All dahlias grow well in pots so long as they have good soil and good drainage. I love the waterlily varieties such as Rancho and Evannah as they have lovely long slim stems and grow to over 1m in their first year.
I’m definitely a peach, apricot and orange kind of girl. I tend to stay away from reds or yellows but I’m leaning towards lemon this year after falling in love with Wine Eyed Jill on my shopping trip to Holland.
I love experimenting with colour and picking out small details in one flower to match another. In November I will be launching 6 new collections which I am really excited about. My main problem is that I love them all, and despite planting 14,000 tubers this year, I still get FOMO that there are ones that I don’t have. I have fallen in love with Strawberry Cream this year because every flower has a different amount of white and pink, and I love Café au Lait Royal – a pink twist on the popular cream dinner plate. You can never have too many dahlias!
My top tips for looking after dahlias are:
- Don’t start them too early as dahlias originate from Mexico and don’t like cold, wet weather conditions. April in the greenhouse is fine, or just put them straight into the ground in May and they’re flower from August until the first frost.
- Make sure you remember which tuber is which, and plant them with the tallest variety at the back of the border.
- Be very wary of slugs and snails as they will decimate your dahlia bed overnight. I can highly recommend using nematodes and beer traps to keep the beasties away. Make sure you check on them regularly.
- Don’t overwater them!
- Pinch them out – by removing the top of the centre stem when there are 3 or 4 pairs of leaves, you’ll encourage the plant to produce more stems and therefore more flowers.
- I would leave the tubers in the ground over the winter and cover them with a thick layer of compost to protect them from the frost – unless you live on clay soil, in which case, definitely lift them.

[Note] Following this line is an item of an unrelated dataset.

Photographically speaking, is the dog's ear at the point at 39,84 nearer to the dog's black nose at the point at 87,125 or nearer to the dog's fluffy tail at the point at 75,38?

This is because if your soil gets particularly wet over the winter, the tubers will rot if they are left sitting in water or get frosted.
- Lift them after the first frost when the flowers have all gone black and cut back the stems.
- Leave them upside down in a shed or greenhouse for 2 weeks to totally dry out and then pack in crates or boxes with straw or saw dust, somewhere dry, until spring.